— PROBLEM REQUIREMENTS —
Once you have read the entries below, give them all again without any difference.

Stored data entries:
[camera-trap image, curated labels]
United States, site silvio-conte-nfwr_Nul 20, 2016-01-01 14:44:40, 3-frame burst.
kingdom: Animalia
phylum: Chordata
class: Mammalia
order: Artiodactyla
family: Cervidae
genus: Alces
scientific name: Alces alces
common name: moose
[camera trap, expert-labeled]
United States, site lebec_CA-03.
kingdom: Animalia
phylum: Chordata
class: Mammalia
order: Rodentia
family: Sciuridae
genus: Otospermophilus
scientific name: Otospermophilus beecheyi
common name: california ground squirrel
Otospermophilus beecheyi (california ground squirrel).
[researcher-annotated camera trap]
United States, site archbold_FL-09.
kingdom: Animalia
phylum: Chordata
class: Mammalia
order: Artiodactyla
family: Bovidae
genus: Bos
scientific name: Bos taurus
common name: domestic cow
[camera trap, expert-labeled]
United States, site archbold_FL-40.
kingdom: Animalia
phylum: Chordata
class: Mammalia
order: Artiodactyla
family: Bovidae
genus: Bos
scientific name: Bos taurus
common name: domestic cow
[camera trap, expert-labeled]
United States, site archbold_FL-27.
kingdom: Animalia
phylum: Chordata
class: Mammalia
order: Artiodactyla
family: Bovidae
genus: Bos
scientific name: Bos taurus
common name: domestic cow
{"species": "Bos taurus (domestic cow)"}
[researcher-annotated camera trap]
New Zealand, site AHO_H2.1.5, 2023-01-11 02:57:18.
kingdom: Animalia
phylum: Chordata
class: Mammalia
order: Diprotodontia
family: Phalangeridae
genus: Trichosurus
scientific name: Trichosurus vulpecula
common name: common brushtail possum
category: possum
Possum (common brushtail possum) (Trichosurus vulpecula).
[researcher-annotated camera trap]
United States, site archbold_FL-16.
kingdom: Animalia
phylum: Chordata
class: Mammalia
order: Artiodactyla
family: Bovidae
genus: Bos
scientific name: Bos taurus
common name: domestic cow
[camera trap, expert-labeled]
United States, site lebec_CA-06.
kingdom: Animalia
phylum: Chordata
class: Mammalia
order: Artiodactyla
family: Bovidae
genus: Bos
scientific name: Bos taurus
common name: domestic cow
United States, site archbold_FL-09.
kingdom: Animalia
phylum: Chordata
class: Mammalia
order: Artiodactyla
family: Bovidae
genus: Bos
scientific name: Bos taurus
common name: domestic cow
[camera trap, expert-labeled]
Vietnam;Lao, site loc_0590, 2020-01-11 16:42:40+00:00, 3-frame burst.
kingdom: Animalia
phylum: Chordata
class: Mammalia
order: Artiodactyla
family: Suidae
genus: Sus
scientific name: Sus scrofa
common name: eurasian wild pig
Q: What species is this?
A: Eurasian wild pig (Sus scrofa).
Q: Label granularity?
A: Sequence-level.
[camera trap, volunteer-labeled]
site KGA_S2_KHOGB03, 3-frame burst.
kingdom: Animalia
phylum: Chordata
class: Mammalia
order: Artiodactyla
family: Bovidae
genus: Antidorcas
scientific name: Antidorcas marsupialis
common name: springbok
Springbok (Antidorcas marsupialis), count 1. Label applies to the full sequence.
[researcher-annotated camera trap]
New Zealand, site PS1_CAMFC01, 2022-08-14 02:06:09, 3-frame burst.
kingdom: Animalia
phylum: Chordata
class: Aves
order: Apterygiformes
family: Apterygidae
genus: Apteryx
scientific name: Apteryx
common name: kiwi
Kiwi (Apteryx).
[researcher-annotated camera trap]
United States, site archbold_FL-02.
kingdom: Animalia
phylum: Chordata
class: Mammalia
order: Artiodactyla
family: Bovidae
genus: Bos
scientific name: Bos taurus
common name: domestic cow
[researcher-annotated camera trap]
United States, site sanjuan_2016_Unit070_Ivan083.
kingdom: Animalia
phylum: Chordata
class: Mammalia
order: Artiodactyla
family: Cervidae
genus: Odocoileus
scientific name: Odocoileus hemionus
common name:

— FINISHED TASK —
[camera-trap image, curated labels]
United States, site silvio-conte-nfwr_Nul 20, 2016-01-01 14:44:40, 3-frame burst.
kingdom: Animalia
phylum: Chordata
class: Mammalia
order: Artiodactyla
family: Cervidae
genus: Alces
scientific name: Alces alces
common name: moose
[camera trap, expert-labeled]
United States, site lebec_CA-03.
kingdom: Animalia
phylum: Chordata
class: Mammalia
order: Rodentia
family: Sciuridae
genus: Otospermophilus
scientific name: Otospermophilus beecheyi
common name: california ground squirrel
Otospermophilus beecheyi (california ground squirrel).
[researcher-annotated camera trap]
United States, site archbold_FL-09.
kingdom: Animalia
phylum: Chordata
class: Mammalia
order: Artiodactyla
family: Bovidae
genus: Bos
scientific name: Bos taurus
common name: domestic cow
[camera trap, expert-labeled]
United States, site archbold_FL-40.
kingdom: Animalia
phylum: Chordata
class: Mammalia
order: Artiodactyla
family: Bovidae
genus: Bos
scientific name: Bos taurus
common name: domestic cow
[camera trap, expert-labeled]
United States, site archbold_FL-27.
kingdom: Animalia
phylum: Chordata
class: Mammalia
order: Artiodactyla
family: Bovidae
genus: Bos
scientific name: Bos taurus
common name: domestic cow
{"species": "Bos taurus (domestic cow)"}
[researcher-annotated camera trap]
New Zealand, site AHO_H2.1.5, 2023-01-11 02:57:18.
kingdom: Animalia
phylum: Chordata
class: Mammalia
order: Diprotodontia
family: Phalangeridae
genus: Trichosurus
scientific name: Trichosurus vulpecula
common name: common brushtail possum
category: possum
Possum (common brushtail possum) (Trichosurus vulpecula).
[researcher-annotated camera trap]
United States, site archbold_FL-16.
kingdom: Animalia
phylum: Chordata
class: Mammalia
order: Artiodactyla
family: Bovidae
genus: Bos
scientific name: Bos taurus
common name: domestic cow
[camera trap, expert-labeled]
United States, site lebec_CA-06.
kingdom: Animalia
phylum: Chordata
class: Mammalia
order: Artiodactyla
family: Bovidae
genus: Bos
scientific name: Bos taurus
common name: domestic cow
United States, site archbold_FL-09.
kingdom: Animalia
phylum: Chordata
class: Mammalia
order: Artiodactyla
family: Bovidae
genus: Bos
scientific name: Bos taurus
common name: domestic cow
[camera trap, expert-labeled]
Vietnam;Lao, site loc_0590, 2020-01-11 16:42:40+00:00, 3-frame burst.
kingdom: Animalia
phylum: Chordata
class: Mammalia
order: Artiodactyla
family: Suidae
genus: Sus
scientific name: Sus scrofa
common name: eurasian wild pig
Q: What species is this?
A: Eurasian wild pig (Sus scrofa).
Q: Label granularity?
A: Sequence-level.
[camera trap, volunteer-labeled]
site KGA_S2_KHOGB03, 3-frame burst.
kingdom: Animalia
phylum: Chordata
class: Mammalia
order: Artiodactyla
family: Bovidae
genus: Antidorcas
scientific name: Antidorcas marsupialis
common name: springbok
Springbok (Antidorcas marsupialis), count 1. Label applies to the full sequence.
[researcher-annotated camera trap]
New Zealand, site PS1_CAMFC01, 2022-08-14 02:06:09, 3-frame burst.
kingdom: Animalia
phylum: Chordata
class: Aves
order: Apterygiformes
family: Apterygidae
genus: Apteryx
scientific name: Apteryx
common name: kiwi
Kiwi (Apteryx).
[researcher-annotated camera trap]
United States, site archbold_FL-02.
kingdom: Animalia
phylum: Chordata
class: Mammalia
order: Artiodactyla
family: Bovidae
genus: Bos
scientific name: Bos taurus
common name: domestic cow
[researcher-annotated camera trap]
United States, site sanjuan_2016_Unit070_Ivan083.
kingdom: Animalia
phylum: Chordata
class: Mammalia
order: Artiodactyla
family: Cervidae
genus: Odocoileus
scientific name: Odocoileus hemionus
common name:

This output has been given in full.